Participants spoke specifically about changing sexual norms in their communities.

Participants in this study described an evolving social and sexual environment in which safe sex fatigue, experienced as dissatisfaction with the norm and frustration with the constraints placed by condom use, was punctuated by PrEP’s development and widespread uptake.

Many participants expressed dissatisfaction with condoms because of their unreliability, the physical and psychological strictures of having to put on a condom, and the decreased sensation and loss of pleasure from their use. Dissatisfaction with condoms has appeared in the extant literature as a possible factor associated with PrEP adoption [33]. Some participants acknowledged that using PrEP felt relevant because of the general decrease in the prevalence of condom use. Our participants reported that their sexual partners often did not use condoms and that they experienced pressure to engage in CAS. Previous literature has suggested that there are greater rates of CAS among GMSM in the past two decades [28]. In partial contrast with previous findings, the men in our study denied that wanting to bareback more themselves was a reason for starting PrEP. They did say, however, that they wanted to start PrEP in part because others wanted to bareback more.
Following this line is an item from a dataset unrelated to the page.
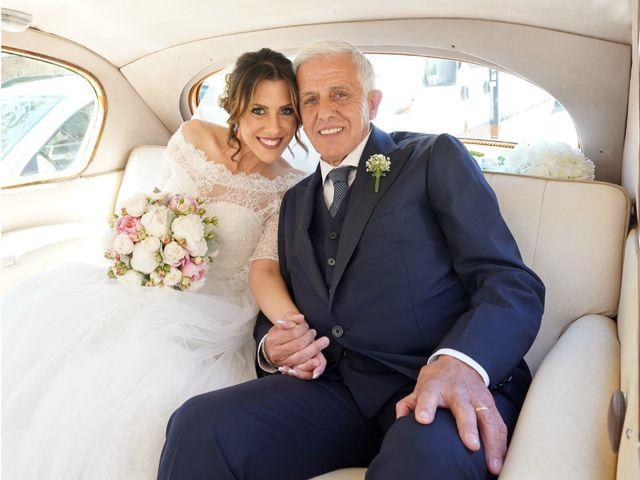 Il matrimonio di Raffaele e Veronica a Napoli, Napoli 25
Some participants said that PrEP allowed them to have more spontaneous and pleasurable sexual experiences. For them, sex became liberating and comfortable, and they were no longer beset by worry about possible HIV infection. Previous research has described similar experiences about decrease in anxiety and worry about HIV infection among individuals who use PrEP [33, 37]. Participants conveyed a greater sense of satisfaction in their sexual encounters. This is surprising given that previous research about the effect of PrEP on sexual satisfaction did not find evidence of a relationship between PrEP use and sexual satisfaction [33]. Whitfield and his team found that being in a relationship and having more CAS experiences were associated with greater sexual satisfaction, but PrEP use itself was not predictive of this increase. Whitfield’s team conjectured that, “Taken together with the decrease in sexual anxiety, it is possible that sexual satisfaction for these participants is linked not simply to a fear of HIV acquisition but to a deeper sense of contentment not predicted by PrEP use” [33].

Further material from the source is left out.